**SUPPLIED RECORDS**.
>> Start
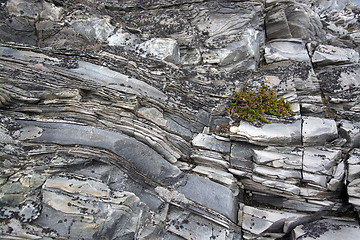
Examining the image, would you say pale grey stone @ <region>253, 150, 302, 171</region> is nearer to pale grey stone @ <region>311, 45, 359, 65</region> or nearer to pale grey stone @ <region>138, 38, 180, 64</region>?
pale grey stone @ <region>138, 38, 180, 64</region>

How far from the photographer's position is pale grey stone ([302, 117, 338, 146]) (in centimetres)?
1008

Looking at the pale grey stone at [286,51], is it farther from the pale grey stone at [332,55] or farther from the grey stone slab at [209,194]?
the grey stone slab at [209,194]

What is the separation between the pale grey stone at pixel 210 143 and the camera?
10336mm

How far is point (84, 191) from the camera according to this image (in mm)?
7902

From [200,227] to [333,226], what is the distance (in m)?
5.12

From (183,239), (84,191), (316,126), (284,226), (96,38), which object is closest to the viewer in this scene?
(84,191)

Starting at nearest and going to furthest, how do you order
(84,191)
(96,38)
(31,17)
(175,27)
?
(84,191)
(31,17)
(96,38)
(175,27)

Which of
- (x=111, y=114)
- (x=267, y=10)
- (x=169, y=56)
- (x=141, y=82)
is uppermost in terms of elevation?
(x=267, y=10)

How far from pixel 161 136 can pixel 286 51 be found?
371 inches

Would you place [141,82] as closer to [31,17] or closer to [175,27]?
[175,27]

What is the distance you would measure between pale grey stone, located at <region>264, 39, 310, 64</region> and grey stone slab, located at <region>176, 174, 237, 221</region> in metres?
8.33

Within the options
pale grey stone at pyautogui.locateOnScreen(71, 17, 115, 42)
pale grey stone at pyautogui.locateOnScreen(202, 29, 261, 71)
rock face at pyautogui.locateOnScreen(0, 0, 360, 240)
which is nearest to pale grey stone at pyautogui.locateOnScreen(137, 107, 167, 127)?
rock face at pyautogui.locateOnScreen(0, 0, 360, 240)

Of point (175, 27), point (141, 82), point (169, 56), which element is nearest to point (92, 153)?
point (141, 82)

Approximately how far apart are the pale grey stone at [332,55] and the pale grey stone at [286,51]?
588 millimetres
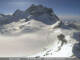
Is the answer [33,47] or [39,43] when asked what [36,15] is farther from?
[33,47]

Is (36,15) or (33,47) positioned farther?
(36,15)

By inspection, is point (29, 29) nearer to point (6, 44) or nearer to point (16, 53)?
point (6, 44)

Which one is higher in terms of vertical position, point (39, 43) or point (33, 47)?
point (39, 43)

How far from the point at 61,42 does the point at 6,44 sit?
3.98m

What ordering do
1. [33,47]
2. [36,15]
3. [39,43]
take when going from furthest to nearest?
1. [36,15]
2. [39,43]
3. [33,47]

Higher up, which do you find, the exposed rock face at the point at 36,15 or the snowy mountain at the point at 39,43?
the exposed rock face at the point at 36,15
>> End
**JOB**.
Copy the items from the line containing "Higher up, which" through the end of the items, swapping "snowy mountain" for "snow-covered peak" and leaving everything else as it is.

**TASK RESULT**.
Higher up, which do you find, the exposed rock face at the point at 36,15 or the snow-covered peak at the point at 39,43?
the exposed rock face at the point at 36,15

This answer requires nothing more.